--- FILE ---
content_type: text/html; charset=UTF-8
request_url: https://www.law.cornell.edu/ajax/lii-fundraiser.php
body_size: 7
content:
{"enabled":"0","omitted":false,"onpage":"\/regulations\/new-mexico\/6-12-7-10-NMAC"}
━━━━
What the exercise asks ▸ Give back the whole listing exactly as it reads.

Reply ▸
--- FILE ---
content_type: text/html; charset=UTF-8
request_url: https://www.law.cornell.edu/ajax/lii-fundraiser.php
body_size: 7
content:
{"enabled":"0","omitted":false,"onpage":"\/regulations\/new-mexico\/6-12-7-10-NMAC"}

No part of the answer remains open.